═══ Фрагмент документа

Игумены монастырей, братия, приходские священнослужители испрашивают у меня благословение и отправляются в прифронтовые районы — их там очень ждут наши солдаты и офицеры. Многие из тех, кто раньше не задумывался о вере, теперь просят о Крещении, исповедуются и причащаются Святых Христовых Таин. Они очень нуждаются в духовной поддержке — и батюшки выслушивают их, утешают, помогают пережить тяжелые испытания. Священнослужители там очень востребованы. Многие получают от командиров наших воинских частей грамоты и благодарственные письма, но главное для них — искренняя, сердечная благодарность тех, кто с их помощью вновь обрел душевное равновесие, в ком от прикосновения благодати Божией обновилась сила духа, кто от услышанных сердцем евангельских слов обрел утраченные смысл и радость жизни.
Епархиальный Женсовет, объединяющий матушек наших священнослужителей, тоже вносит большой вклад: не только собирают помощь, но и сами шьют, вяжут, готовят и передают на фронт. И все это ради того, чтобы восторжествовала правда Божия и свет Христовой истины озарял бы всех нас и грядущие поколения.

══════
═══ Исследуемые данные

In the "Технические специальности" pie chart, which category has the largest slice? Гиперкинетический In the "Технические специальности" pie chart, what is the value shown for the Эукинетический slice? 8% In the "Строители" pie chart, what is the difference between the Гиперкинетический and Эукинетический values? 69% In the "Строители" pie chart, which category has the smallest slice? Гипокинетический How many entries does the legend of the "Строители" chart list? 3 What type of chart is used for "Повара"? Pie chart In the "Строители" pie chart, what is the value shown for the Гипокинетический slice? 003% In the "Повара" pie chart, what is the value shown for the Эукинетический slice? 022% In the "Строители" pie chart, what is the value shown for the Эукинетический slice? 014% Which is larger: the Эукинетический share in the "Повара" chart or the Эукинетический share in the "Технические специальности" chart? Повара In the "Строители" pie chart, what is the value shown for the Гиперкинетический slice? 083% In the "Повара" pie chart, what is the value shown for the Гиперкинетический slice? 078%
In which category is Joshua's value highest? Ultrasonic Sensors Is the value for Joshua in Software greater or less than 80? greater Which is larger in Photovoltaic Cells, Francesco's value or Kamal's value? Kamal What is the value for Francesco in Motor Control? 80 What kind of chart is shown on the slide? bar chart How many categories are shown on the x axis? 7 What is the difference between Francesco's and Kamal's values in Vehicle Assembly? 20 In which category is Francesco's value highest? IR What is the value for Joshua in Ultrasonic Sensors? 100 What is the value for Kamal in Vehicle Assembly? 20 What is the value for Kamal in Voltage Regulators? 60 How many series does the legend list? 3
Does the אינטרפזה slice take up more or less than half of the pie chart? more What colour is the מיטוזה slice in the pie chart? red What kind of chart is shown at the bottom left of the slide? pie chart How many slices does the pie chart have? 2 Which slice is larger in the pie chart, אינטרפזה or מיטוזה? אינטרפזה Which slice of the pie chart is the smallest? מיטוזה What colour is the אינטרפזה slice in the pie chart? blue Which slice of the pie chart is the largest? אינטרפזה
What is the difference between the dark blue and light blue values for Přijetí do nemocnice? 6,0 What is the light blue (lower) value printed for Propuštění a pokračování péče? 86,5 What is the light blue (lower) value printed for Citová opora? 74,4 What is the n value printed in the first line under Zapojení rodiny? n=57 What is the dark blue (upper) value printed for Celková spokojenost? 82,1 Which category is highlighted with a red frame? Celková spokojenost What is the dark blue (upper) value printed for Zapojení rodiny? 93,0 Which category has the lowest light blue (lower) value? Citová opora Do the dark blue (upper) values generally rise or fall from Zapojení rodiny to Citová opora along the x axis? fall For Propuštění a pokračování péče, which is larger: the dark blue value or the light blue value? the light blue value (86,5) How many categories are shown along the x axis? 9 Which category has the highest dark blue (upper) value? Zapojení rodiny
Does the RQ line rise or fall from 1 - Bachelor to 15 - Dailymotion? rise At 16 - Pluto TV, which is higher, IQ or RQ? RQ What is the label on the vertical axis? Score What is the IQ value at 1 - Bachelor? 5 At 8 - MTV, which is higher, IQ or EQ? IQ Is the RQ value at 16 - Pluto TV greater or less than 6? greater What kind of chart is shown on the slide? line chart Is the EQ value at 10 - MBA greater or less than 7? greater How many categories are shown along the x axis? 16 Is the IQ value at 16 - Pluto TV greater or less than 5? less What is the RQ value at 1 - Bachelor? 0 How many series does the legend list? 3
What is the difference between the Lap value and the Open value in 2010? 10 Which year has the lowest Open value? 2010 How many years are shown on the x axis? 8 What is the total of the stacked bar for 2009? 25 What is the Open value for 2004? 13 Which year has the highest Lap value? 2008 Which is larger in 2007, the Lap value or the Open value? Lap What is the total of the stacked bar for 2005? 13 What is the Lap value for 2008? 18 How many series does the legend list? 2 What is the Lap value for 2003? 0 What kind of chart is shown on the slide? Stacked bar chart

══════

**Проверка понимания:**
- A) Кого объединяет епархиальный Женсовет, согласно фрагменту?
- B) Верните из фрагмента без изменений текст между словами «Епархиальный Женсовет, объединяющий» и «и грядущие поколения.», включая их.
Перечень не имеет отношения к фрагменту.

**Список ответов:**
- A) Матушек наших священнослужителей.

- B)
Епархиальный Женсовет, объединяющий матушек наших священнослужителей, тоже вносит большой вклад: не только собирают помощь, но и сами шьют, вяжут, готовят и передают на фронт. И все это ради того, чтобы восторжествовала правда Божия и свет Христовой истины озарял бы всех нас и грядущие поколения.